感光ドラム1上に形成されたトナー像は、一次転写部N1において、一次転写ローラ5の作用により、中間転写ベルト20上へ転写(一次転写)される。例えば、フルカラー画像の形成時には、各感光ドラム1上に形成されたイエロー、マゼンタ、シアン、ブラックの各色のトナー像が各一次転写部N1において、中間転写ベルト20上に順次重ね合わせるようにして転写される。中間転写ベルト20上のトナー像は、二次転写部N2において、二次転写ローラ30の作用により、中間転写ベルト20と二次転写ローラ30とに挟持されて搬送される記録材S上に転写(二次転写)される。このとき、二次転写ローラ30には、二次転写電圧印加手段としての二次転写電源70から、所定の二次転写電圧(二次転写バイアス)が印加される。トナー像が転写された記録材Sは、中間転写ベルト20から分離されて、定着装置10へ導入され、ここでトナー像の定着処理を受ける。その後、記録材Sは、画像形成装置100の装置本体の外部に排出(出力)される。

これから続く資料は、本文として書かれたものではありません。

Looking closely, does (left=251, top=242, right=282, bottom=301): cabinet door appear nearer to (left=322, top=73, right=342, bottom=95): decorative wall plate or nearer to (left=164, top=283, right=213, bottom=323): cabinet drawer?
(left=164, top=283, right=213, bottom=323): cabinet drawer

一次転写工程後の感光ドラム1の表面に残留したトナー(一次転写残トナー)などの付着物は、クリーニング装置6によって感光ドラム1の表面から除去されて回収される。また、二次転写工程後の中間転写ベルト20の表面に残留したトナー(二次転写残トナー)などの付着物は、ベルトクリーニング装置24によって中間転写ベルト20の表面から除去されて回収される。
本実施例の画像形成装置100においても、二次転写部N2を通過した記録材Sは、二次転写対向ローラ23に巻回された中間転写ベルト20の外周の曲率によって中間転写ベルト20から記録材Sが分離される。しかし、薄紙などの剛性が弱い記録材Sを用いる場合、記録材Sと中間転写ベルト20との間の静電気力の方が、記録材Sが中間転写ベルト20から離れようとする力よりも強くなり、記録材Sが中間転写ベルト20から分離されずにジャムが発生しやすくなる。そこで、実施例1の転写部Nにおける転写電界と同様に、二次転写部N2における二次転写電界を、二次転写電源70の直流電源71が出力する電圧と交流電源72が出力する電圧とにより形成する。これにより、交流電界の除電能力により記録材Sが除電され、記録材Sと中間転写ベルト20との静電気力が弱められ、ジャムの発生が抑制される。
しかしながら、本実施例の画像形成装置100においても、実施例1の転写電圧の場合と同様に、二次転写電圧における直流電圧に重畳される交流電圧の電圧値が大きすぎる場合には、放電による画像不良が発生することがある。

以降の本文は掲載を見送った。